3.6.13

El nacimiento de un goce

El libro Salsa y cultura popular en Bogotá desnuda la cuna del movimiento salsero en la capital: los barrios más pobres


Así se promocionaban los bailaderos en los barrios populares./elespectador.com
Hubo un tiempo en que en Bogotá se bailó los domingos. Y un tiempo en que se zapateó hasta ver el sol. Un tiempo sin hora zanahoria, de calles populosas, donde la salsa comenzaba en el Restrepo y terminaba en el centro, en pleno amanecer, y donde la vida entera se jugaba en la pista, entre descarga y descarga. La salsa comenzó a impregnarlo todo, a cambiarlo todo.
Dos sociólogos de la Universidad Javeriana, el caleño Jefferson Jaramillo y el bogotano Nelson Gómez, han querido desentrañar ese tiempo en el que todo comenzó. El momento en que la salsa se hizo masiva en Bogotá y se convirtió en parte esencial del goce de una capital andina acostumbrada a ritmos e idiosincrasias más tranquilas, en especial entre aquellas clases sociales que no tenían acceso a los grandes salones de baile en los hoteles de Bogotá, donde la clase adinerada disfrutó del trópico durante la primera parte del siglo XX.
Y esa es, precisamente, la tesis principal del libro Salsa y cultura popular en Bogotá, editado por la Universidad Javeriana y presentado al público el pasado jueves: la salsa en la capital, lejos de ser el territorio exclusivo de la clase media o el capricho de la clase alta, fue en realidad disfrutada profundamente en los barrios pobres, fuente de un mundo entero de significados y talentos hasta ahora ausentes en las historias de la capital.
“Cuando comenzamos la investigación se tenía la noción de que la salsa había arrancado en Bogotá por las clases medias, profesionales, intelectuales, bohemias, y de lo que nos fuimos dando cuenta era que había entrado también por los sectores más populares, alrededor de maestros de obra, mecánicos, zapateros...”, asegura Jaramillo, quien hoy dirige el programa de sociología de la Javeriana en Bogotá, pero que pasó buena parte de su vida estudiando y viviendo la salsa en su Cali natal.
De su ejercicio de investigación se desprenden anécdotas sorprendentes, que poco a poco van revelando la forma en que los barrios populares se apropiaron de la salsa una vez comenzó a difundirse de forma masiva por la radio y el cine, a finales de los años sesenta.
Muchos —si no todos— dicen que el gran responsable fue Miguel Granados Arjona. El hombre que, sentado en los estudios de Radio Continental, puso a andar una tarde de 1969 un acetato de Richie Ray y Bobby Cruz, fracturándole en un minuto la cabeza a los bogotanos, sacudiéndoles sus perezas andinas con Agúzate y transformando para siempre la forma en la que los jóvenes bogotanos vivían la noche, su cuerpo y su barrio.

----------------------------------------

Qué entregar:
Reproduce sin cambios la parte del texto sobre la salsa en Bogotá que empieza con "De su ejercicio" y sigue hasta "los años sesenta.".

----------------------------------------

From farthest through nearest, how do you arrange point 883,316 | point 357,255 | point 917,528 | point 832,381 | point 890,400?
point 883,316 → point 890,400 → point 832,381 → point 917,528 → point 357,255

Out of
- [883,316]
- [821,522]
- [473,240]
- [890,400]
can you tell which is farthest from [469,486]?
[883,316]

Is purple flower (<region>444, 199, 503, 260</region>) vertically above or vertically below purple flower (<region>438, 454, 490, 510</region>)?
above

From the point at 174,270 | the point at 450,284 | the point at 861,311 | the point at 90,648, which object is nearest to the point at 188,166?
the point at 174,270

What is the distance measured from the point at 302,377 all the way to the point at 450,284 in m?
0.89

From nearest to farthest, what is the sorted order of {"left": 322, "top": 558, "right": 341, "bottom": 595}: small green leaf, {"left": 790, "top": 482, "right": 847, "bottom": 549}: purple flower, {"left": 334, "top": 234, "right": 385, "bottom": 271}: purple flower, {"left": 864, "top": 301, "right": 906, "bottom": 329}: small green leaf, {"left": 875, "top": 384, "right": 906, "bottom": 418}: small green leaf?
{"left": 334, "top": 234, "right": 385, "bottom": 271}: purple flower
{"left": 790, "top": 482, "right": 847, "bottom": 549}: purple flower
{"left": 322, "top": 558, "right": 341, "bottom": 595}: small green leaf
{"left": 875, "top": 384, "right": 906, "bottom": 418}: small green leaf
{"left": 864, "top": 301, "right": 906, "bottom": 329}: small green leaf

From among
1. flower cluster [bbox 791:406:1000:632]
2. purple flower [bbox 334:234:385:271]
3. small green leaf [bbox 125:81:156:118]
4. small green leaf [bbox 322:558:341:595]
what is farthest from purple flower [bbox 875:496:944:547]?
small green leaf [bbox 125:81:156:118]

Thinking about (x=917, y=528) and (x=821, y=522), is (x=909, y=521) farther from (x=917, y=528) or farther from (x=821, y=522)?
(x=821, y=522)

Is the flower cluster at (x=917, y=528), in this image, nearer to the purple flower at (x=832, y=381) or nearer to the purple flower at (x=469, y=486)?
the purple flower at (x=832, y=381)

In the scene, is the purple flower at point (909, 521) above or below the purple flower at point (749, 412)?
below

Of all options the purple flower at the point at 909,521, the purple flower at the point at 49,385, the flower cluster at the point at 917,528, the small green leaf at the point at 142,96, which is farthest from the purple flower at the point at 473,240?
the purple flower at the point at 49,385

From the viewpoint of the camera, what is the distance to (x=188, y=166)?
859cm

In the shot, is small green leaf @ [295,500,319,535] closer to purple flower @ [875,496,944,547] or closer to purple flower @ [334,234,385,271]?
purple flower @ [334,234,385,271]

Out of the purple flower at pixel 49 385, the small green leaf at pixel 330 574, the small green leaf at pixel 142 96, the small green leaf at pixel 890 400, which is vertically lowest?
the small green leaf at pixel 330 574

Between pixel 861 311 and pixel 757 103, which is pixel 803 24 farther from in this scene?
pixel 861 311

----------------------------------------

Solución del ejercicio:
De su ejercicio de investigación se desprenden anécdotas sorprendentes, que poco a poco van revelando la forma en que los barrios populares se apropiaron de la salsa una vez comenzó a difundirse de forma masiva por la radio y el cine, a finales de los años sesenta.